Our growth rate of Covid-19 has flattened quite a bit here in Washington state, and we are now discussing how to reopen society. If we are not careful, and move too aggressively, it may be a few short weeks before we are back in the position we were in a few weeks ago. As a sailor and AI practitioner, I’ve been asking myself what role AI can play in making this return seamless?
Why do I mention sailing? Well sailing is a relatively safe sport, due in large part to a number of high tech tools, perhaps the most significant one is regular access to accurate weather forecasts.
The national weather service operates a massive sensor array including sensors located on weather balloons, in airplanes, on land, in sea buoys, and from satellites.
The sensors measure things like the atmospheric pressure, temperature, humidity, and wind velocity [1]. All of this data is continuously gathered, stored, and made readily available to downstream forecasting models (both public and private) that ultimately produce various spatiotemporal forecasts. The forecasts are made in various forecast horizons (e.g. different hours or days into the future) and at various locations or regions. Weather forecasts include, but are not limited to temperature, wave height, wind direction and magnitude.

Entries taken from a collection

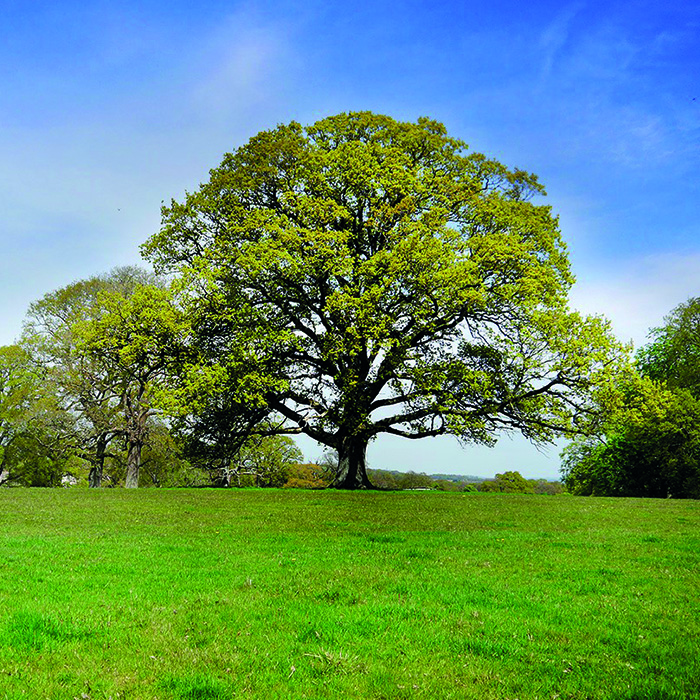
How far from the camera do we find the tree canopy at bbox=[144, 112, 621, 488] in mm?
27328

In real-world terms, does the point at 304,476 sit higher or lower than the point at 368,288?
lower

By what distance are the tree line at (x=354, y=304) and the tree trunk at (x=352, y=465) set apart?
11cm

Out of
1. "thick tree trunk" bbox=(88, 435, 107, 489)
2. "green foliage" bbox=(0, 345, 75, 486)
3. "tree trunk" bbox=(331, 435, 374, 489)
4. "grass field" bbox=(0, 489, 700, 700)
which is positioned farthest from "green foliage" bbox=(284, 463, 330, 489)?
"grass field" bbox=(0, 489, 700, 700)

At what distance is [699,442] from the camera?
1523 inches

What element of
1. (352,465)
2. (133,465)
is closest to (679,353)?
(352,465)

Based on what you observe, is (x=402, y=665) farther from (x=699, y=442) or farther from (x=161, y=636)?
(x=699, y=442)

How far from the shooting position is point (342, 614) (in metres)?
6.84

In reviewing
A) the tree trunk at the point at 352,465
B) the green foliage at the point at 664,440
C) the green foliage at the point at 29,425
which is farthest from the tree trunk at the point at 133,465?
the green foliage at the point at 664,440

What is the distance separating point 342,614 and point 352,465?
25099 mm

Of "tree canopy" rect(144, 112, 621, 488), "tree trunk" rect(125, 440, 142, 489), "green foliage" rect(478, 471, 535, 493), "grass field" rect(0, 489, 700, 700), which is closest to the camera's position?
"grass field" rect(0, 489, 700, 700)

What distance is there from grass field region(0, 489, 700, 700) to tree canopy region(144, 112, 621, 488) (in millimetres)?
14368

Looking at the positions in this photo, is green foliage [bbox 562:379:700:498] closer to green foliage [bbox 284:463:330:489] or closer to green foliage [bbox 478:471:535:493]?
green foliage [bbox 478:471:535:493]

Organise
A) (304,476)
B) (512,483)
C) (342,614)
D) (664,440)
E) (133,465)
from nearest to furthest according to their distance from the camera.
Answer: (342,614), (133,465), (664,440), (512,483), (304,476)

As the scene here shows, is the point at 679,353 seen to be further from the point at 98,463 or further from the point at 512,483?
the point at 98,463
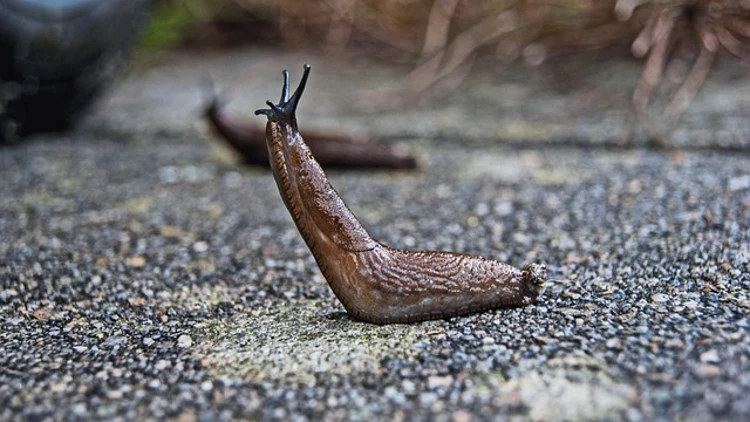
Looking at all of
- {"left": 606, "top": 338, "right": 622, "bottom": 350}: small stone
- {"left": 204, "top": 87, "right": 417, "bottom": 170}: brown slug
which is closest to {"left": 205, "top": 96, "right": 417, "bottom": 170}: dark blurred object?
{"left": 204, "top": 87, "right": 417, "bottom": 170}: brown slug

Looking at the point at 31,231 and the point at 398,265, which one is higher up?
the point at 398,265

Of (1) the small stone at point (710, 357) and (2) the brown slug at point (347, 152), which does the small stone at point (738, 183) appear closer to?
(2) the brown slug at point (347, 152)

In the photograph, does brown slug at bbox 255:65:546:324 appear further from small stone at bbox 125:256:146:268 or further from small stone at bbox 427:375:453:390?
small stone at bbox 125:256:146:268

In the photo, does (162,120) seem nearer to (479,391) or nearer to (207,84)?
(207,84)

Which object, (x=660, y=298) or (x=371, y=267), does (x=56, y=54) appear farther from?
Answer: (x=660, y=298)

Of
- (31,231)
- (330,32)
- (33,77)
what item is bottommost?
(31,231)

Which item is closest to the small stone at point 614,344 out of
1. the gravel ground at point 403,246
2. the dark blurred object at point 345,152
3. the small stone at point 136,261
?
the gravel ground at point 403,246

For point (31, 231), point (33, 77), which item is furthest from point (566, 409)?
point (33, 77)
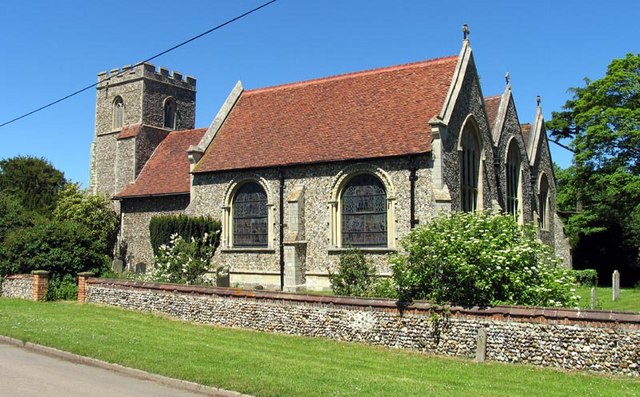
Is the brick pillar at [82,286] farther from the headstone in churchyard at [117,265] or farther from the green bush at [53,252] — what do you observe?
the headstone in churchyard at [117,265]

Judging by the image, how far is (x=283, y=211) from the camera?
26.8 meters

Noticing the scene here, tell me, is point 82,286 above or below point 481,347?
above

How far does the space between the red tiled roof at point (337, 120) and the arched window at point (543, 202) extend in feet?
37.8

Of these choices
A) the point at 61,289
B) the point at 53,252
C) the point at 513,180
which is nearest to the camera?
the point at 61,289

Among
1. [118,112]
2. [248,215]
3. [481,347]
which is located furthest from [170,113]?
[481,347]

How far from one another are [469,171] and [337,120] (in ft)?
20.8

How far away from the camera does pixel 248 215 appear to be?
28.2 metres

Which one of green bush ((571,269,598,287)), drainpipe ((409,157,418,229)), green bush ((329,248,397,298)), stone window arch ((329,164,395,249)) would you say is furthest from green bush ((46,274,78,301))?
green bush ((571,269,598,287))

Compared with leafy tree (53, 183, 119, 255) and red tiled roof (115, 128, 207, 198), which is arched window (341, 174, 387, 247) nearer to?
red tiled roof (115, 128, 207, 198)

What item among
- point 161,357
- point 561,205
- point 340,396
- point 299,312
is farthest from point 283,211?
point 561,205

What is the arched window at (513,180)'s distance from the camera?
30.1 m

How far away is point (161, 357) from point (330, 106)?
19.3 metres

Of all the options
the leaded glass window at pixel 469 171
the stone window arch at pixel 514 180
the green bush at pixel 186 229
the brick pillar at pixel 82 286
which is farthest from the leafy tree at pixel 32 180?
the stone window arch at pixel 514 180

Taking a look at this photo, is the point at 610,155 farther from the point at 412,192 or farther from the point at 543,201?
the point at 412,192
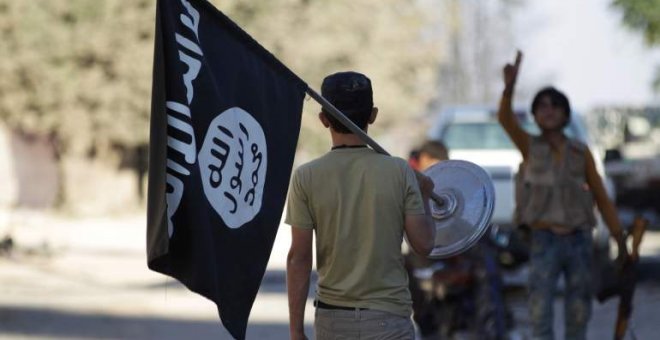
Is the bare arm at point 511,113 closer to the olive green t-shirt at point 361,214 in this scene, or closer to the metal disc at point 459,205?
the metal disc at point 459,205

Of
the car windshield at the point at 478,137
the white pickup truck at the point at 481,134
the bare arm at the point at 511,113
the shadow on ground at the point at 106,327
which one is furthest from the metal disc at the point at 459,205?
the car windshield at the point at 478,137

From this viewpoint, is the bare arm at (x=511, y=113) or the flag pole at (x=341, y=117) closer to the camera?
the flag pole at (x=341, y=117)

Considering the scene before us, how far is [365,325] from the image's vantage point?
480cm

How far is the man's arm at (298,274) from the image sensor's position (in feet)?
15.9

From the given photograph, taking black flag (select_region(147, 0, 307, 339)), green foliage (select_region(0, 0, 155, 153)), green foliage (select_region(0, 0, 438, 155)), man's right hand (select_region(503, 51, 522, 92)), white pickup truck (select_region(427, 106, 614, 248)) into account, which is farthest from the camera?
green foliage (select_region(0, 0, 438, 155))

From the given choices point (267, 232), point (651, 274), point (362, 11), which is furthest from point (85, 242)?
point (267, 232)

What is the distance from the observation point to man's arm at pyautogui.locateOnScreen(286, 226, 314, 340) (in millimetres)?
4852

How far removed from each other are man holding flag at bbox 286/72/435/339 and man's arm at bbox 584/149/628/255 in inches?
134

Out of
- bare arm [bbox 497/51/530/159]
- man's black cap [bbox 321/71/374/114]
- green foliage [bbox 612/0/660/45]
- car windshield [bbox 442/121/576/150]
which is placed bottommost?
man's black cap [bbox 321/71/374/114]

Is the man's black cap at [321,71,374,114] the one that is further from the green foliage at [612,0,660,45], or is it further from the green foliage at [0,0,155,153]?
Answer: the green foliage at [0,0,155,153]

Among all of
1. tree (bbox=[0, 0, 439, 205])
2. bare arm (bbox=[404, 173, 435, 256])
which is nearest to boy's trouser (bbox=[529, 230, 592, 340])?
bare arm (bbox=[404, 173, 435, 256])

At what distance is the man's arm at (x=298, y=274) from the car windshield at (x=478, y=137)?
11846 mm

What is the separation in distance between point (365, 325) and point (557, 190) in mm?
3596

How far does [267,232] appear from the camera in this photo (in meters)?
4.92
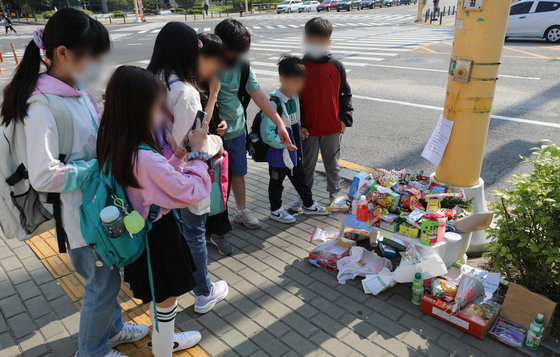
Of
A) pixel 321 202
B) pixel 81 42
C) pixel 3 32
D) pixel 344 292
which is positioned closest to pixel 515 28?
pixel 321 202

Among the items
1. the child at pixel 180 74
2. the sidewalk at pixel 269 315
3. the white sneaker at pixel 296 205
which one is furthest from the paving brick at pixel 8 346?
the white sneaker at pixel 296 205

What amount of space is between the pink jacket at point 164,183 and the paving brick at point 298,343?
124 cm

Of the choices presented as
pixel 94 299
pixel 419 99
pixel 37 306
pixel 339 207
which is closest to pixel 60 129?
pixel 94 299

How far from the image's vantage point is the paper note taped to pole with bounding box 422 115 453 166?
10.8ft

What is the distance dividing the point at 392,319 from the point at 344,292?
43 centimetres

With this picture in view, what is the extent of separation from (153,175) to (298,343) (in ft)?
4.97

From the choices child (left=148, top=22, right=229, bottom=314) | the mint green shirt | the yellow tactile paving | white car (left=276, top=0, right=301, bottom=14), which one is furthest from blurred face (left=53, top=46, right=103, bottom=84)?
white car (left=276, top=0, right=301, bottom=14)

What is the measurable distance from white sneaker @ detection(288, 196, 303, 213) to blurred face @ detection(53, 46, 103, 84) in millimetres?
2695

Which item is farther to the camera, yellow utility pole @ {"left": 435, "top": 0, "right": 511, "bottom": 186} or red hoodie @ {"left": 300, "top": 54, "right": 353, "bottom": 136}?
red hoodie @ {"left": 300, "top": 54, "right": 353, "bottom": 136}

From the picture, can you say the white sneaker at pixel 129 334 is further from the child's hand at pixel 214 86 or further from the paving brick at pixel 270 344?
the child's hand at pixel 214 86

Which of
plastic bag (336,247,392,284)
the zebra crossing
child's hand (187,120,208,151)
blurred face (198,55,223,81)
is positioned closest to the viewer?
child's hand (187,120,208,151)

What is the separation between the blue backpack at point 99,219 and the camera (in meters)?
1.90

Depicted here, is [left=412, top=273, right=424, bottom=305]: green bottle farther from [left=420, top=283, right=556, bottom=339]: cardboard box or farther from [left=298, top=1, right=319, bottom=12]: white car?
[left=298, top=1, right=319, bottom=12]: white car

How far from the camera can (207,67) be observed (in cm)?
280
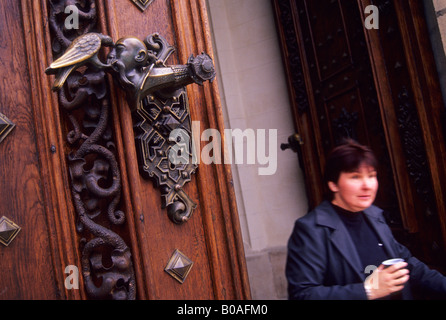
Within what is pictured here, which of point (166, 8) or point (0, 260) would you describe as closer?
point (0, 260)

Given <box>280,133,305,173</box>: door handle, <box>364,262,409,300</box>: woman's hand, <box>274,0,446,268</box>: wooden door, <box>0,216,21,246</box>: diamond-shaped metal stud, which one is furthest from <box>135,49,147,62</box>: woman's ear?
<box>280,133,305,173</box>: door handle

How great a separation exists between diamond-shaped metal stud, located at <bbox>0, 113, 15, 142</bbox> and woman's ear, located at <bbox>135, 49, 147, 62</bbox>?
20 cm

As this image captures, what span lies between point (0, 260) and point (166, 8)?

* List of tasks:
[a] Answer these questions using the text about sailing and weather forecasts.
(i) In which state does the writer say the Covid-19 growth rate has flattened?
(ii) What does the writer name as perhaps the most significant high-tech tool for sailing safety?
(iii) Which four quantities does the text say the sensors measure?
[b] Write the next part of the text about sailing and weather forecasts, picking up after its final sentence.

* Replies:
[a]
(i) Washington state.
(ii) Regular access to accurate weather forecasts.
(iii) Atmospheric pressure, temperature, humidity, and wind velocity.

[b]
So why am I going through all of this? Because none of it exists for infectious disease on anything like the scale we have for weather.
We’ve seen how incredibly instrumental weather forecasts are for not just preventing death and mayhem on a wide scale, but also for ensuring a stress free sail.
Back to Covid-19 and reopening the economy, so, how do we do it? There’s been much talk of contact tracing, which is certainly required and relevant. But even before someone officially tests positive (so you can contact trace) in a region (e.g. neighborhood, city, county or state), other leading variables likely indicate the probability of an uptick in confirmed positives in a given region.
Just like a confluence of variables can indicate a hurricane is on the way, we believe an infectious disease forecasting service powered by AI can predict the likelihood of a new wave of C19 and other infectious diseases.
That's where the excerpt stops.